● **The exercise**: Can you rewrite the whole listing below as a JSON list of strings, with one string for each line and no blank lines?

● **Records**:
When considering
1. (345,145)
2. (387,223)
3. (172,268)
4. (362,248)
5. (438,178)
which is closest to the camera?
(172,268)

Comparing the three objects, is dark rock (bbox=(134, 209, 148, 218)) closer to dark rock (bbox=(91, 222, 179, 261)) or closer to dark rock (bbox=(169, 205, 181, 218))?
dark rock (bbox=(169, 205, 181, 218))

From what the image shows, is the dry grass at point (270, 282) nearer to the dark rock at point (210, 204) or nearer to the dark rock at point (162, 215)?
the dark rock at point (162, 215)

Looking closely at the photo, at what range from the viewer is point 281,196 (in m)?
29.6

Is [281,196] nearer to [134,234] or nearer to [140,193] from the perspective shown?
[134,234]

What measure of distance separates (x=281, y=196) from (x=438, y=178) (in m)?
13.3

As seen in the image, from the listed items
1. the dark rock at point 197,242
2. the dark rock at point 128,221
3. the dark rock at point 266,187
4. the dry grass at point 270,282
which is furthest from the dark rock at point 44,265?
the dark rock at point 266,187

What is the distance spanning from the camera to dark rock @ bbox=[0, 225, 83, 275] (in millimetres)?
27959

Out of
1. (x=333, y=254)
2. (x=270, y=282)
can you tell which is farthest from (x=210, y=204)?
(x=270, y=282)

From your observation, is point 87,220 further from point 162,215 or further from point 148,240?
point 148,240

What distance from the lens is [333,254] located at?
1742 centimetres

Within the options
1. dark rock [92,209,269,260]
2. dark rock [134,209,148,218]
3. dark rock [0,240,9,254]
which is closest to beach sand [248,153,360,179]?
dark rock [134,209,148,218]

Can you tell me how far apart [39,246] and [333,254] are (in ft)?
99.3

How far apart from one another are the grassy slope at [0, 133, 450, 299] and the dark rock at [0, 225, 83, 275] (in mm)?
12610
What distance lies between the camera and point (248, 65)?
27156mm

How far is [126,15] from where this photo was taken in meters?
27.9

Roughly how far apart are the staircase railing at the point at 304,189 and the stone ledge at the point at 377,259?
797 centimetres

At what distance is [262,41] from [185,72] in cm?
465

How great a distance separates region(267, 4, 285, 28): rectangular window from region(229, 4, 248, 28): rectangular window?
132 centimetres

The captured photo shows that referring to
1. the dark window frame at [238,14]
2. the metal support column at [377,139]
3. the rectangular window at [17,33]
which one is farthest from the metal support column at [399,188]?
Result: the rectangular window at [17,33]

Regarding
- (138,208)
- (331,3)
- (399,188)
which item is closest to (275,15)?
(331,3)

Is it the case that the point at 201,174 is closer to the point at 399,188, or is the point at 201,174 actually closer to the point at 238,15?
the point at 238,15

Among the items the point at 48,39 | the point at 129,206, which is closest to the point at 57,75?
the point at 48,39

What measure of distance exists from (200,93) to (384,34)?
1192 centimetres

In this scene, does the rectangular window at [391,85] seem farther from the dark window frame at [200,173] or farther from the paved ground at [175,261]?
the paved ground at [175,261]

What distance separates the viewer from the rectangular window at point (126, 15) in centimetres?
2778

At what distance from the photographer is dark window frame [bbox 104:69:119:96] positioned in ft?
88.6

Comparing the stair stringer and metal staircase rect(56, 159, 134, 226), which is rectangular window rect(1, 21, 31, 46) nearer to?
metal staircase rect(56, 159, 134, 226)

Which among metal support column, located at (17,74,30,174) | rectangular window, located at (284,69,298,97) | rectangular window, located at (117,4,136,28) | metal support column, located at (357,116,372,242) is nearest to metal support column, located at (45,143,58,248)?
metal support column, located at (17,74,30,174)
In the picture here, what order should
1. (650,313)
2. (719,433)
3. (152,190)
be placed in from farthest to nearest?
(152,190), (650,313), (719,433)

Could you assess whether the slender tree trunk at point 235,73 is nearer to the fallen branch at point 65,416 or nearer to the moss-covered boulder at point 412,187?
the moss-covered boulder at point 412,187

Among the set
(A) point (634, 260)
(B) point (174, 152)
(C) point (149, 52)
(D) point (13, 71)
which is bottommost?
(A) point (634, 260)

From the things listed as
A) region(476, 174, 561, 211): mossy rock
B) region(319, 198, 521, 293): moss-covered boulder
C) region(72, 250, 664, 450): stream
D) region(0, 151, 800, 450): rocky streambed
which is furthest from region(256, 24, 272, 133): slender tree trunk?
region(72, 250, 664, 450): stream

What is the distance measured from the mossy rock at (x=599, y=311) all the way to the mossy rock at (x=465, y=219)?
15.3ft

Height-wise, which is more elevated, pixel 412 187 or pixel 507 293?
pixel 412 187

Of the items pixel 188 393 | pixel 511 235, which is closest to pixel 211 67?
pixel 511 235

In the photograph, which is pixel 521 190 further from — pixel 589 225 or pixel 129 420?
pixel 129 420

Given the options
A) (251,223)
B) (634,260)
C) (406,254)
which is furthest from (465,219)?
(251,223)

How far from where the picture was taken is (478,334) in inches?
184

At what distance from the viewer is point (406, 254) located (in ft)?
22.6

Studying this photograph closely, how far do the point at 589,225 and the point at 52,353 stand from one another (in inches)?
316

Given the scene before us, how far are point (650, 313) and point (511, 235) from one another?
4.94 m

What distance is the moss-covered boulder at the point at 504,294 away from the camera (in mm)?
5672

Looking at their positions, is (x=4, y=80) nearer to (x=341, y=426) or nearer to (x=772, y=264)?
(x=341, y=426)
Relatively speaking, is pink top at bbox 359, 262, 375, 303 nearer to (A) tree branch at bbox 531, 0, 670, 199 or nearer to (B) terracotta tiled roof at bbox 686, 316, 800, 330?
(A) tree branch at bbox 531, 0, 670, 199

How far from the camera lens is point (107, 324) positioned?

● **Solution to this task**:
[
  "When considering",
  "1. (345,145)",
  "2. (387,223)",
  "3. (172,268)",
  "4. (362,248)",
  "5. (438,178)",
  "which is closest to the camera?",
  "(172,268)",
  "Comparing the three objects, is dark rock (bbox=(134, 209, 148, 218)) closer to dark rock (bbox=(91, 222, 179, 261)) or closer to dark rock (bbox=(169, 205, 181, 218))?",
  "dark rock (bbox=(169, 205, 181, 218))",
  "From what the image shows, is the dry grass at point (270, 282) nearer to the dark rock at point (210, 204) or nearer to the dark rock at point (162, 215)?",
  "the dark rock at point (162, 215)",
  "Looking closely at the photo, at what range from the viewer is point 281,196 (in m)?",
  "29.6",
  "Is [281,196] nearer to [134,234] or nearer to [140,193] from the perspective shown?",
  "[134,234]",
  "What measure of distance separates (x=281, y=196) from (x=438, y=178) (in m)?",
  "13.3",
  "As seen in the image, from the listed items",
  "1. the dark rock at point 197,242",
  "2. the dark rock at point 128,221",
  "3. the dark rock at point 266,187",
  "4. the dry grass at point 270,282",
  "which is furthest from the dark rock at point 44,265?",
  "the dark rock at point 266,187",
  "What is the distance spanning from the camera to dark rock @ bbox=[0, 225, 83, 275] (in millimetres)?",
  "27959",
  "Out of",
  "1. (x=333, y=254)",
  "2. (x=270, y=282)",
  "can you tell which is farthest from (x=210, y=204)?",
  "(x=270, y=282)",
  "From your observation, is point 87,220 further from point 162,215 or further from point 148,240?",
  "point 148,240",
  "What distance from the lens is [333,254] located at?",
  "1742 centimetres",
  "Within the options",
  "1. dark rock [92,209,269,260]",
  "2. dark rock [134,209,148,218]",
  "3. dark rock [0,240,9,254]",
  "which is closest to beach sand [248,153,360,179]?",
  "dark rock [134,209,148,218]",
  "Can you tell me how far apart [39,246] and [333,254] are (in ft)?",
  "99.3",
  "How far apart from one another are the grassy slope at [0, 133, 450, 299] and the dark rock at [0, 225, 83, 275] (in mm)?",
  "12610",
  "What distance lies between the camera and point (248, 65)?",
  "27156mm",
  "How far is [126,15] from where this photo was taken in meters?",
  "27.9",
  "Roughly how far apart are the staircase railing at the point at 304,189 and the stone ledge at the point at 377,259?",
  "797 centimetres",
  "At what distance is [262,41] from [185,72] in cm?",
  "465",
  "How great a distance separates region(267, 4, 285, 28): rectangular window from region(229, 4, 248, 28): rectangular window?",
  "132 centimetres",
  "The captured photo shows that referring to",
  "1. the dark window frame at [238,14]",
  "2. the metal support column at [377,139]",
  "3. the rectangular window at [17,33]",
  "which one is farthest from the metal support column at [399,188]?",
  "Result: the rectangular window at [17,33]",
  "Regarding",
  "- (138,208)",
  "- (331,3)",
  "- (399,188)",
  "which item is closest to (275,15)?",
  "(331,3)",
  "Is it the case that the point at 201,174 is closer to the point at 399,188, or is the point at 201,174 actually closer to the point at 238,15?",
  "the point at 238,15",
  "Among the items the point at 48,39 | the point at 129,206, which is closest to the point at 57,75?",
  "the point at 48,39",
  "What measure of distance exists from (200,93) to (384,34)?",
  "1192 centimetres",
  "In this scene, does the rectangular window at [391,85] seem farther from the dark window frame at [200,173] or farther from the paved ground at [175,261]?",
  "the paved ground at [175,261]",
  "What distance separates the viewer from the rectangular window at point (126, 15) in centimetres?",
  "2778",
  "At what distance from the photographer is dark window frame [bbox 104:69:119:96] positioned in ft?",
  "88.6",
  "Comparing the stair stringer and metal staircase rect(56, 159, 134, 226), which is rectangular window rect(1, 21, 31, 46) nearer to?",
  "metal staircase rect(56, 159, 134, 226)",
  "Which among metal support column, located at (17,74,30,174) | rectangular window, located at (284,69,298,97) | rectangular window, located at (117,4,136,28) | metal support column, located at (357,116,372,242) is nearest to metal support column, located at (45,143,58,248)?",
  "metal support column, located at (17,74,30,174)",
  "In the picture here, what order should",
  "1. (650,313)",
  "2. (719,433)",
  "3. (152,190)",
  "be placed in from farthest to nearest?",
  "(152,190), (650,313), (719,433)",
  "Could you assess whether the slender tree trunk at point 235,73 is nearer to the fallen branch at point 65,416 or nearer to the moss-covered boulder at point 412,187?",
  "the moss-covered boulder at point 412,187",
  "Among the set",
  "(A) point (634, 260)",
  "(B) point (174, 152)",
  "(C) point (149, 52)",
  "(D) point (13, 71)",
  "which is bottommost?",
  "(A) point (634, 260)",
  "From the things listed as",
  "A) region(476, 174, 561, 211): mossy rock",
  "B) region(319, 198, 521, 293): moss-covered boulder",
  "C) region(72, 250, 664, 450): stream",
  "D) region(0, 151, 800, 450): rocky streambed",
  "which is furthest from region(256, 24, 272, 133): slender tree trunk?",
  "region(72, 250, 664, 450): stream",
  "What is the distance measured from the mossy rock at (x=599, y=311) all the way to the mossy rock at (x=465, y=219)?",
  "15.3ft",
  "Height-wise, which is more elevated, pixel 412 187 or pixel 507 293?",
  "pixel 412 187",
  "Of the items pixel 188 393 | pixel 511 235, which is closest to pixel 211 67?",
  "pixel 511 235",
  "In the photograph, which is pixel 521 190 further from — pixel 589 225 or pixel 129 420?",
  "pixel 129 420",
  "Given the options",
  "A) (251,223)",
  "B) (634,260)",
  "C) (406,254)",
  "which is furthest from (465,219)?",
  "(251,223)",
  "How far from where the picture was taken is (478,334) in inches?",
  "184",
  "At what distance from the viewer is point (406, 254) located (in ft)?",
  "22.6",
  "Studying this photograph closely, how far do the point at 589,225 and the point at 52,353 stand from one another (in inches)?",
  "316",
  "Given the scene before us, how far are point (650, 313) and point (511, 235) from one another?",
  "4.94 m",
  "What distance is the moss-covered boulder at the point at 504,294 away from the camera (in mm)?",
  "5672",
  "Looking at their positions, is (x=4, y=80) nearer to (x=341, y=426) or nearer to (x=772, y=264)?",
  "(x=341, y=426)",
  "Relatively speaking, is pink top at bbox 359, 262, 375, 303 nearer to (A) tree branch at bbox 531, 0, 670, 199 or nearer to (B) terracotta tiled roof at bbox 686, 316, 800, 330?",
  "(A) tree branch at bbox 531, 0, 670, 199",
  "How far from the camera lens is point (107, 324) positioned?"
]